If you learned arithmetic the ordinary human way, you probably learned it with a body. You counted on fingers. You grouped things into piles. You lined digits into columns. You carried a one. Later, perhaps, you used an abacus, graph paper, or a calculator.
A language model has none of that. It has matrices. Tokens enter, activations flow, logits come out. And yet, if you ask a modern language model for a greatest common divisor, a multiplication, or a division with remainder, something inside that matrix-only body responds.

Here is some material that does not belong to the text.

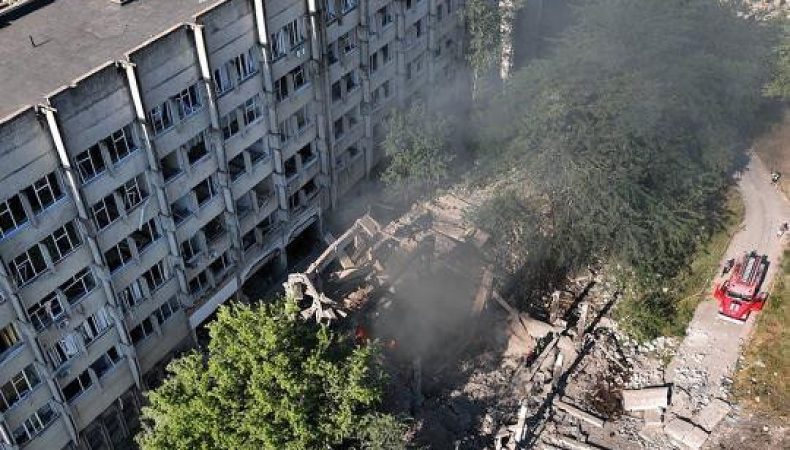 Росія знищила єдиний в Україні кораблебудівний університет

Working vocabulary Token: one unit the model reads or prints. A token might be a word, part of a word, punctuation, or a chunk of digits. Vector: a list of numbers. A model stores each token's current state as a vector with many dimensions. Activation: the model's temporary internal state while it is processing a token. Readout: a small external model trained to recover a fact from an activation, such as the operation or an operand. Logit: a raw score for a possible next token. Higher logit means the model is more likely to print that token. Layer: one repeated processing step in the transformer. A modern model has many layers, each updating the running state. Residual stream: the main running vector passed from layer to layer, like a shared scratchpad without named variables. Attention: the part of a layer that lets one token position look at information from other positions. MLP / feed-forward block: the part of each transformer layer that transforms one token position's vector by itself. Attention lets positions exchange information; the MLP then reshapes the local vector, often strengthening, suppressing, or recombining features already present there. Next-token prediction: the training and generation rule for ordinary language models. Given the text so far, the model scores possible next tokens, prints one, then repeats the process. Phase: position around a repeating cycle, like the angle of a hand on a clock. Helix-style number codes use phase-like geometry. GCD / LCM: greatest common divisor and least common multiple. For example, gcd(84, 36) = 12 .
Rune began with the debugging question behind the jargon: when a language model gives an arithmetic answer, is it recalling a pattern, running something like an algorithm, or merely producing a plausible next token?